Keep walking, Rubin said, Just keep walking. Don’t look around. Don’t stop for anything.
I did as I was told, and moments later we found ourselves at Al Gore’s Paramount after-party, which basically consumed the entirety of the Paramount lot. Imagine the largest bar-mitzvah you’ve ever been to and then multiply that by about a hundred. There was literally every variety of food and drink you could imagine (yes, even knishes!). The Beaver Brown Band was playing and everyone was optimistic for the future and it was just a heartwarming spectacle all round.
And then I saw them.
Holy shit, Rubin, I said, It’s them. It’s those girls. It’s the Girl Scouts.
But Rubin was gone. Off getting his schwag signed, presumably.
So this was it. There was to be a face-off. A showdown. Just me against the Scouts.
I rolled-up my sleeves, ponied up to the troop, and showed them the marks they’d engraved in my arm.
What do you think of my souvenir? I said.
It’s you! They said, The loser with the sign! What are you doing here?
Duh, I said, I was invited.
I was about to pull out my press pass when I heard the familiar tinkling of escaping carbonation. There was something green and sparkling in her hand. Could it be? Yes! A Heineken! They were all drinking them (the less stalwart had Bartles & Jaymes).

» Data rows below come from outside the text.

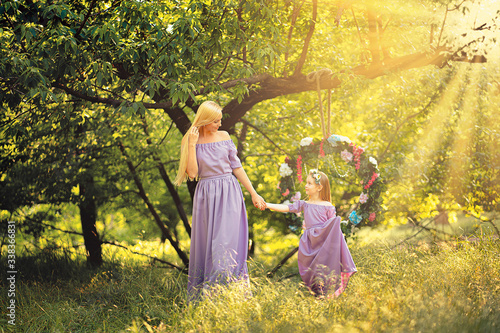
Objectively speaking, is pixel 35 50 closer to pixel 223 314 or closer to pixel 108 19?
pixel 108 19

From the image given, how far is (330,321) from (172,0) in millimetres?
4147

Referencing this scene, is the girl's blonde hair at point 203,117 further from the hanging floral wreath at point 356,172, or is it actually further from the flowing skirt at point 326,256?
the hanging floral wreath at point 356,172

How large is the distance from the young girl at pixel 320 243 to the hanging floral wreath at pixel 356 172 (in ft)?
3.63

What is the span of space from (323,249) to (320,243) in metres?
0.15

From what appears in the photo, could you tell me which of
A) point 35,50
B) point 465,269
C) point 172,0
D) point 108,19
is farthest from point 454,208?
point 35,50

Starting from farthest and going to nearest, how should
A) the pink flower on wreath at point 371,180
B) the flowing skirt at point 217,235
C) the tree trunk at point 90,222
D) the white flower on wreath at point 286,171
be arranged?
the tree trunk at point 90,222 → the white flower on wreath at point 286,171 → the pink flower on wreath at point 371,180 → the flowing skirt at point 217,235

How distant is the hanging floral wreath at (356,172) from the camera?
5859 mm

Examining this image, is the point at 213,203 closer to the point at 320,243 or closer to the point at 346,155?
the point at 320,243

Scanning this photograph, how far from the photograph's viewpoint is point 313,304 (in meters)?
3.39

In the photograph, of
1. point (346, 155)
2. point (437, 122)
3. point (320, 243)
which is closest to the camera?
point (320, 243)

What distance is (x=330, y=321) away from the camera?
9.96 ft

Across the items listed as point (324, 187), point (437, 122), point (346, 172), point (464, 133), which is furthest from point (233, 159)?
point (464, 133)

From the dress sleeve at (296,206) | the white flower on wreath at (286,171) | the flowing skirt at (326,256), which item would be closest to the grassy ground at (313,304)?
the flowing skirt at (326,256)

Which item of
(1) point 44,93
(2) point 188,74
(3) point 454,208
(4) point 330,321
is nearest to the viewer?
(4) point 330,321
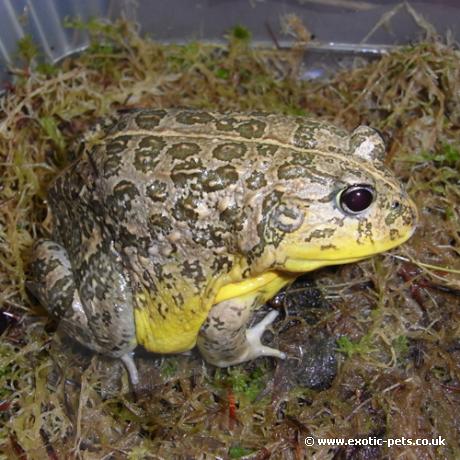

Question is, I said, What are you girls doing with those? I’m afraid I’m going to have to see some I.D.
Um, they said, flustered, We didn’t bring any…
I see, I said, And what would your troop leader say? Why, she’d have your sashes!
Whatever. It’s not like we stole them. The guy just gave them to us.
And what might the rest of the world think of Al Gore, corrupting minors, intoxicating our nation’s Girl Scouts with wine coolers and cheap German lager!
Go fuck yourself, they said, Gore’s not even at this party. He’s at the Embassy. Besides, how the hell would anyone ever find out?